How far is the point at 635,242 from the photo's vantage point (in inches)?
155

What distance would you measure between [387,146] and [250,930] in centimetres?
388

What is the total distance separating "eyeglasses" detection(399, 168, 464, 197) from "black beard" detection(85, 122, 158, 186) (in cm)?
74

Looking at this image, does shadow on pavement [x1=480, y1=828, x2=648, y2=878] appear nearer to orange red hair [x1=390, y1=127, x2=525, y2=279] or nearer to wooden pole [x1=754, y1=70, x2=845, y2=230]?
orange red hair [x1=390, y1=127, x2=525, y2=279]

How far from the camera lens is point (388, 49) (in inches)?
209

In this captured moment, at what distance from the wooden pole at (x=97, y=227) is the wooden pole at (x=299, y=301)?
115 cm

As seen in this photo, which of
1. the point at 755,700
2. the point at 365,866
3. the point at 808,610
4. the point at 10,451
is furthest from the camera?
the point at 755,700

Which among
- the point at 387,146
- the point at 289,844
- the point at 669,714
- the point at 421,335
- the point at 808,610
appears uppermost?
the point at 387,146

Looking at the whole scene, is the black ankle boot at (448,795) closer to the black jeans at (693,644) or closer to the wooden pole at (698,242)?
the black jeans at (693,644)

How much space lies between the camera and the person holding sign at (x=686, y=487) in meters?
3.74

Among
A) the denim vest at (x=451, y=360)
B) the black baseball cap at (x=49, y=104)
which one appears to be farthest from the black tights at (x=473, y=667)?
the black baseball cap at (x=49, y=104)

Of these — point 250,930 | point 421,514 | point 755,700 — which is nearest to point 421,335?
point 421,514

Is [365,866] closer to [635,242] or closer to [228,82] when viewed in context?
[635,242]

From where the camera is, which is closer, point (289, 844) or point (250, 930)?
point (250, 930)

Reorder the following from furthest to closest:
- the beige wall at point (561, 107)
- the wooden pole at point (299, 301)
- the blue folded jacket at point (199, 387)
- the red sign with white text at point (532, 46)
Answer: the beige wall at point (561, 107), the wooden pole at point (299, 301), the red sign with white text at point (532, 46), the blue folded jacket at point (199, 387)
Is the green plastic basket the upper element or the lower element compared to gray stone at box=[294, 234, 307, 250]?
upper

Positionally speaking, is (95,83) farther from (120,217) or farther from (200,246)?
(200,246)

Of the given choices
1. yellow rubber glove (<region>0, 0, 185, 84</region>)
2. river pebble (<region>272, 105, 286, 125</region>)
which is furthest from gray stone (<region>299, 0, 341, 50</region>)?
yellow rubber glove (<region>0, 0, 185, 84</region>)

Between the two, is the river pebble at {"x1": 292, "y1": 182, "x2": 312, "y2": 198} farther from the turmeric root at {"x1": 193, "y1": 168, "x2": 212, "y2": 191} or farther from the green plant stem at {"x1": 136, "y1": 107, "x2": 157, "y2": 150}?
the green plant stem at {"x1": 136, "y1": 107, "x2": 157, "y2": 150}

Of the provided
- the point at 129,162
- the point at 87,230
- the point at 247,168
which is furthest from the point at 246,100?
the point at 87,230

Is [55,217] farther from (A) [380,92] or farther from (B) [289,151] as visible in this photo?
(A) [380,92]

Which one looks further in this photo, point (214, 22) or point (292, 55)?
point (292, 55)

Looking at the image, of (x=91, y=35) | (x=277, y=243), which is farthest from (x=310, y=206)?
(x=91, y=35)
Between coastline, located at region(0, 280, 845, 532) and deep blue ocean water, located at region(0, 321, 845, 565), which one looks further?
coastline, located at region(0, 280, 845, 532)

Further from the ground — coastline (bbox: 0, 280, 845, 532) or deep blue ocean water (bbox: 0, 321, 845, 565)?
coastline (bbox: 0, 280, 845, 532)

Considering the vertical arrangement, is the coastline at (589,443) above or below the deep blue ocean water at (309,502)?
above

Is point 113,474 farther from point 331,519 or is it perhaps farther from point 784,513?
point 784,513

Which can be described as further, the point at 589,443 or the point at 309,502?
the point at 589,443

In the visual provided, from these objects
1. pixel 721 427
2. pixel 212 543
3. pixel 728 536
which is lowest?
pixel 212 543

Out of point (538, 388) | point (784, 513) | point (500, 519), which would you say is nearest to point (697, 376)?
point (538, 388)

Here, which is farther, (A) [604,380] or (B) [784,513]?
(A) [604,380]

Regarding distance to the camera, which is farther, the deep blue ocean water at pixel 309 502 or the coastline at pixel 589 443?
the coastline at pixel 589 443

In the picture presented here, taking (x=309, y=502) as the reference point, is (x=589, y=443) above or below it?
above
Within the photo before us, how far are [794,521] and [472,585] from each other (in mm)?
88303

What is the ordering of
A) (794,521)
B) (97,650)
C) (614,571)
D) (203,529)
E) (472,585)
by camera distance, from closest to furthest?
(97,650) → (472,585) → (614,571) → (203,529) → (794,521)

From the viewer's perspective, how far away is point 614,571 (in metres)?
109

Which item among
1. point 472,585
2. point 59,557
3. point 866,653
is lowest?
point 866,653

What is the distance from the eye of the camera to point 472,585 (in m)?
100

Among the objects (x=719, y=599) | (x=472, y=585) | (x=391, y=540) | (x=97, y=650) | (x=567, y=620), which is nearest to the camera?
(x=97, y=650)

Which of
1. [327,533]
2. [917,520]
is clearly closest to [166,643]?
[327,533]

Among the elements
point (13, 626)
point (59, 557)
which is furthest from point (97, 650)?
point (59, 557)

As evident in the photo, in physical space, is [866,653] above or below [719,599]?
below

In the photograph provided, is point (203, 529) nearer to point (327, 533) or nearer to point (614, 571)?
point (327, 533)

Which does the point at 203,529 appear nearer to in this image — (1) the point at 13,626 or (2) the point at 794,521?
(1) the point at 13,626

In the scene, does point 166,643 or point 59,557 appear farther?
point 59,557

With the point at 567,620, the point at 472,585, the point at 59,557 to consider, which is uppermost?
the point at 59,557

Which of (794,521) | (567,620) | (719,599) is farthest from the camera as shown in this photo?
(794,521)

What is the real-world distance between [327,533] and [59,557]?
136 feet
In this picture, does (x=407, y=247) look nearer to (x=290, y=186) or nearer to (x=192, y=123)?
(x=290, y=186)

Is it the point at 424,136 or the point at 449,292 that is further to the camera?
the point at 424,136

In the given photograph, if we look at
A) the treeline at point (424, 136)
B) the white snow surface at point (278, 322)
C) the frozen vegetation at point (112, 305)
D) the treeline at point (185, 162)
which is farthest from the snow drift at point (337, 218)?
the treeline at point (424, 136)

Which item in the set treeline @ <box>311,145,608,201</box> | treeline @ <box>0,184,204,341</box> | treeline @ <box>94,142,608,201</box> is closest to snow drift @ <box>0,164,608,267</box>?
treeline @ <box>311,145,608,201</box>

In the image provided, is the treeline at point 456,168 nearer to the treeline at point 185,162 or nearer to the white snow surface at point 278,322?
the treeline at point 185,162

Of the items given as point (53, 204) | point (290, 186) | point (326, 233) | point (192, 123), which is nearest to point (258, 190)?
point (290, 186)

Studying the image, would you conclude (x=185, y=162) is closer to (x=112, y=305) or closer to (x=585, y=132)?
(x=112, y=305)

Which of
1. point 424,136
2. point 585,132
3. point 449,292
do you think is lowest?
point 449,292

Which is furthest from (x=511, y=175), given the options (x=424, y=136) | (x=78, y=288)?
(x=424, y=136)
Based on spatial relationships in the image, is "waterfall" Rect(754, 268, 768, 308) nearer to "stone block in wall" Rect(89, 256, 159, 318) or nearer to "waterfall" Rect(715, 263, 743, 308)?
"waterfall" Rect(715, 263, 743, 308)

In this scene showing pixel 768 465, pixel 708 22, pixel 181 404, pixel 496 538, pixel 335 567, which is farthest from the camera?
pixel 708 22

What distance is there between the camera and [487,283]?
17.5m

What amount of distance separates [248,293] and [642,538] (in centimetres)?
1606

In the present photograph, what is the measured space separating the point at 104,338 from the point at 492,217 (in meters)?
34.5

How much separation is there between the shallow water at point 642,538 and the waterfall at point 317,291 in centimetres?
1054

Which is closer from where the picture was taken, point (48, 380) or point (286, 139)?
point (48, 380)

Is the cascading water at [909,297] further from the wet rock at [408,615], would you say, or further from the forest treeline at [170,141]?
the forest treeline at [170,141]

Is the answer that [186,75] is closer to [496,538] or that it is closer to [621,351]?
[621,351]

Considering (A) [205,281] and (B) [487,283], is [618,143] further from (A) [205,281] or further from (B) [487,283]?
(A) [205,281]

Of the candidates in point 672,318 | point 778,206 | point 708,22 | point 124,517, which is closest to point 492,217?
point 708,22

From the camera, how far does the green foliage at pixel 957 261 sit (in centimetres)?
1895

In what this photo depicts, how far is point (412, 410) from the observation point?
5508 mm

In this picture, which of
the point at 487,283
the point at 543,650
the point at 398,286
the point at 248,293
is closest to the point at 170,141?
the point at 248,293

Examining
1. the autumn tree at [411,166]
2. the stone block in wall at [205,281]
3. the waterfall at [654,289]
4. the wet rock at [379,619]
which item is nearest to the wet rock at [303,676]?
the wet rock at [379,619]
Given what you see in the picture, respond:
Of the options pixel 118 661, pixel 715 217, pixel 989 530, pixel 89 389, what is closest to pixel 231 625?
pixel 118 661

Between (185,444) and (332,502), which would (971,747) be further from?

EXERCISE →
Render the rows from the line containing "In the picture presented" through the line containing "(97,650) → (472,585)", both ends included, as a JSON array of strings with one string per line. Omit blank lines.

SOLUTION FOR THIS EXERCISE →
[
  "In the picture presented here, taking (x=309, y=502) as the reference point, is (x=589, y=443) above or below it?",
  "above",
  "Within the photo before us, how far are [794,521] and [472,585] from each other (in mm)?",
  "88303",
  "What is the ordering of",
  "A) (794,521)",
  "B) (97,650)",
  "C) (614,571)",
  "D) (203,529)",
  "E) (472,585)",
  "by camera distance, from closest to furthest?",
  "(97,650) → (472,585) → (614,571) → (203,529) → (794,521)"
]